Saudaraku,
Menghadapi realitas penghakiman, pertanggunganjawab di hadapan Tuhan dan kekekalan, seharusnya membuat setiap kita menjadi gusar, sebab realitas tersebut sesuatu yang dahsyat dan sangat menggetarkan. Kengerian keadaan seseorang yang tidak bisa mempertanggungjawabkan hidupnya di hadapan penghakiman Tuhan dan diancam terbuang dan terpisah dari hadapan-Nya selama-lamanya adalah sesuatu yang mengerikan sekali. Tidak ada cara untuk bisa menggambarkan kengerian tersebut. Inilah kengerian maha dahsyat dalam kehidupan ini. Tuhan Yesus pun mengajarkan agar kita “takut” terhadap realitas ini yang berporos pada takut akan Tuhan.

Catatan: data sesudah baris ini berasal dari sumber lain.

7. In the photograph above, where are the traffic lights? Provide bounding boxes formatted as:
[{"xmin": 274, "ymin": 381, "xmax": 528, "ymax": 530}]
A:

Ia berkata dalam Matius 10:28, “Dan janganlah kamu takut kepada mereka yang dapat membunuh tubuh, tetapi yang tidak berkuasa membunuh jiwa; takutlah terutama kepada Dia yang berkuasa membinasakan baik jiwa maupun tubuh di dalam neraka.” Dalam pernyataan-Nya Tuhan Yesus menunjukkan realitas terbuangnya tubuh dan jiwa ke dalam neraka. Orang Kristen yang tidak bisa mempertanggungjawabkan kehidupannya di hadapan penghakiman Tuhan adalah orang-orang yang dikatakan tidak tahan berdiri di hadapan Anak Manusia (Luk. 21:33-36). Kata tahan dalam teks aslinya adalah histemi (ἵστημι) yang juga berarti kokoh dan tidak ragu-ragu.
Sejatinya, banyak orang yang masih dalam keadaan tidak akan sanggup berdiri di hadapan Tuhan Yesus, tetapi mereka tidak menganggap itu sebagai masalah besar yang harus ditanggulangi. Sementara itu fokus hidup mereka tertuju kepada kepentingan-kepentingan duniawi sehingga mereka semakin mengabaikan hal terpenting dalam kehidupan ini. Hanya orang yang hidup tidak bercela yang tahan berdiri di hadapan Anak Manusia. Itulah sebabnya panggilan orang percaya adalah hidup tak bercacat dan tak bercela (1Kor. 1:8; Flp. 1:10; Kol. 1:22; 1Tes. 3:13; 5:23; 1Tim. 6:14; 2Ptr. 4:14 dan banyak lagi).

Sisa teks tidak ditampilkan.